Hidden Markov Inference Framework for Error Propagation Mitigation in Modular Digital Twins
DOI:
https://doi.org/10.31224/6423Keywords:
Digital twin, error propagation, stochastic modeling, fault propagationAbstract
In this article, we propose a Hidden Markov inference framework for residual modeling and mitigation in modular digital twins. We first fit a Gaussian Hidden Markov Model (HMM) to the residual sequence to infer latent error regimes, estimate regime transition probabilities, and compute smoothed posterior probabilities of regime occupancy over time. We then apply the Hungarian algorithm to establish a one‐to‐one mapping between the learned HMM states and meaningful ground‐truth regimes. To illustrate how the framework works, we model the physical asset using a higher‐fidelity physics simulator and the digital twin using lightweight ARX surrogates across a six‐module pipeline.
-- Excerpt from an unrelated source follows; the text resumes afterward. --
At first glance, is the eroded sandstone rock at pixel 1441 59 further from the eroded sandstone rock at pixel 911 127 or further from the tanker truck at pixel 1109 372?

The results on this illustrative example show that the HMM reliably detects regime changes, provides interpretable regime posteriors, and enables state‐dependent bias corrections and targeted intervention that reduce surrogate prediction error relative to an uncorrected baseline. Although demonstrated on a toy example, the proposed framework provides insight into hidden error dynamics, regime transitions, and targeted error mitigation in modular, black‐box digital twins.